Kirche, Moschee und dann Museum – die Hagia Sophia ist eines der bedeutendsten und historisch wechselvollsten Bauwerke Istanbuls. Immer wieder gibt es in der Türkei Forderungen, sie wieder in eine Moschee umzuwandeln. Diesmal scheint es ernst zu sein. Der Ärger ist vorprogrammiert.

Oberstes Verwaltungsgericht vertagte die Entscheidung

Das Oberste Verwaltungsgericht in der Türkei befasste sich letzte Woche mit der Frage, ob das berühmte Wahrzeichen von Istanbul, die Hagia Sophia, wieder in eine Moschee umgewandelt werden kann. Im Vorfeld hatte es seitens der staatlichen türkischen Nachrichtenagentur Anadolu noch geheißen, eine Entscheidung über den Status der einstigen Kirche, die heute ein Museum ist, könnte das Gericht noch am Donnerstag (letzte Woche) oder innerhalb von 15 Tagen fällen.

An jenem Tag entschied das Gericht in der Türkei dann aber, erst in zwei Wochen bekanntzugeben, ob die Hagia Sophia ein Museum bleibt oder wieder zur Moschee wird. Die Anhörung zum Status des berühmten Bauwerks sei beendet, berichtete der Staatssender TRT Haber. Eine Gerichtssprecherin wollte sich auf Anfrage dazu nicht äußern.

Des Präsidenten Lieblingsthema

Der Status des Bauwerks ist ein Politikum. Anhänger der islamisch-konservativen Regierungspartei AKP fordern seit langem, die Hagia Sophia für das Gebet zu öffnen. Der türkische Präsident und AKP-Chef Recep Tayyip Erdoğan hatte eine Umwandlung zuletzt vor den Kommunalwahlen im vergangenen Jahr angekündigt. Vor allem Griechenland ist wegen der Bedeutung der Hagia Sophia für die Orthodoxie gegen eine Änderung des Status. Die Entscheidung könnte die Spannungen zwischen den Nachbarländern weiter verschärfen, die sich ohnehin schon um Erdgas im östlichen Mittelmeer, um Flüchtlinge und auch um die Grenzziehung streiten.
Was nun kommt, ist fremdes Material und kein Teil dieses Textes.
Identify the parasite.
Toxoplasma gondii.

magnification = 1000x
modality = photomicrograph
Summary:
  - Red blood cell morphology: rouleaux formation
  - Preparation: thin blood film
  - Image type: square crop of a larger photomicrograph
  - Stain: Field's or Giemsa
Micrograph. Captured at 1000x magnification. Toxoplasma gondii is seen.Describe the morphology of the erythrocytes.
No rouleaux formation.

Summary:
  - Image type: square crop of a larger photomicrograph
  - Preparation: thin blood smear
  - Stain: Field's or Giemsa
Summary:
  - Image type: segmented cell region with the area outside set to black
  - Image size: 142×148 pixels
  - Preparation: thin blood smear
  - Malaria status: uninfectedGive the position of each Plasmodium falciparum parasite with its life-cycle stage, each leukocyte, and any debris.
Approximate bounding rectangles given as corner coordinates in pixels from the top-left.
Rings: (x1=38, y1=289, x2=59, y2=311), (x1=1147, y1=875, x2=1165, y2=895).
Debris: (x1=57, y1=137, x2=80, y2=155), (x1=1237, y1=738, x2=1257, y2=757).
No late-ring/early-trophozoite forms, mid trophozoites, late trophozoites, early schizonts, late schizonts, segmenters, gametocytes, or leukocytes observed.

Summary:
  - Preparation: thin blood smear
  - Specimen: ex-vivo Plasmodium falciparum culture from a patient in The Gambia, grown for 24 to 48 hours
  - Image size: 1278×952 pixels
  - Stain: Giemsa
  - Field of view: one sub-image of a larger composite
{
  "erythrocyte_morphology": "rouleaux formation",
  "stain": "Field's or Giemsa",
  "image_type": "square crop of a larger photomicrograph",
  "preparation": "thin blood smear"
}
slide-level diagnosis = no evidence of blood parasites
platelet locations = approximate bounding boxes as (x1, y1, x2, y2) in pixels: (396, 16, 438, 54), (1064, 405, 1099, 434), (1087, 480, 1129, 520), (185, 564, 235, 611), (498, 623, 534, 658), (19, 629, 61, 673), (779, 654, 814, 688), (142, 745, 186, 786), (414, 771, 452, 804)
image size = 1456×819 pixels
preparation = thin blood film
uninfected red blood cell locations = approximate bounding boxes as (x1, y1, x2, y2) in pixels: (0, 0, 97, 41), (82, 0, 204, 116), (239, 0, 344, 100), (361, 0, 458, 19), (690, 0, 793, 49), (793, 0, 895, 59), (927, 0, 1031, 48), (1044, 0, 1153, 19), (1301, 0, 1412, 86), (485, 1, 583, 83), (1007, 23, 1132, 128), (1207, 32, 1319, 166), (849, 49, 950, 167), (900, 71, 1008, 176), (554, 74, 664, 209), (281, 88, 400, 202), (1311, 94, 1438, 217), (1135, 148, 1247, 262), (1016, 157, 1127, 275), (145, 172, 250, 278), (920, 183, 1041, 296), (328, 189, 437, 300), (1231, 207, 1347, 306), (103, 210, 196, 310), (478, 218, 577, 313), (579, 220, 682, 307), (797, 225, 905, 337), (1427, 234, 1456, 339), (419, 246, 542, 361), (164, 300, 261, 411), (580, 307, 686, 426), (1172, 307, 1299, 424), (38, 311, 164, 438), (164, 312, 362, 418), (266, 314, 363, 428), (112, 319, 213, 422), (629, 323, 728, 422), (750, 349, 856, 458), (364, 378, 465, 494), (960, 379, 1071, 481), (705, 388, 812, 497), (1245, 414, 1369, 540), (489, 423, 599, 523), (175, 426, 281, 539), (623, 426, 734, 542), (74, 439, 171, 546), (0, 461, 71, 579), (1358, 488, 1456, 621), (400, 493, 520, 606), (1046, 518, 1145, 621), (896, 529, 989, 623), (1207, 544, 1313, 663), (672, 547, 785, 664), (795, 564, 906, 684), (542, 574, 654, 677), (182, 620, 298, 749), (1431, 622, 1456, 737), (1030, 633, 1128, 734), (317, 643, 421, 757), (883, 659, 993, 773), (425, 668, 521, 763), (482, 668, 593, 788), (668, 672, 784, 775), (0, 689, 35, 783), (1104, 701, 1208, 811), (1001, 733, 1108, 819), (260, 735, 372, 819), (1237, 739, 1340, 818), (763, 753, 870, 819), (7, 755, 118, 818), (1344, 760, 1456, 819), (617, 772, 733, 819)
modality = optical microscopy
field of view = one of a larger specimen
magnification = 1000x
Kritiker werfen Präsident Erdoğan zudem vor, mit der Diskussion um das Bauwerk von wirtschaftlichen Problemen ablenken zu wollen oder das Thema in der Vergangenheit vor Wahlen auf die Tagesordnung gebracht zu haben, um seine religiöse Anhängerschaft hinter sich zu vereinen.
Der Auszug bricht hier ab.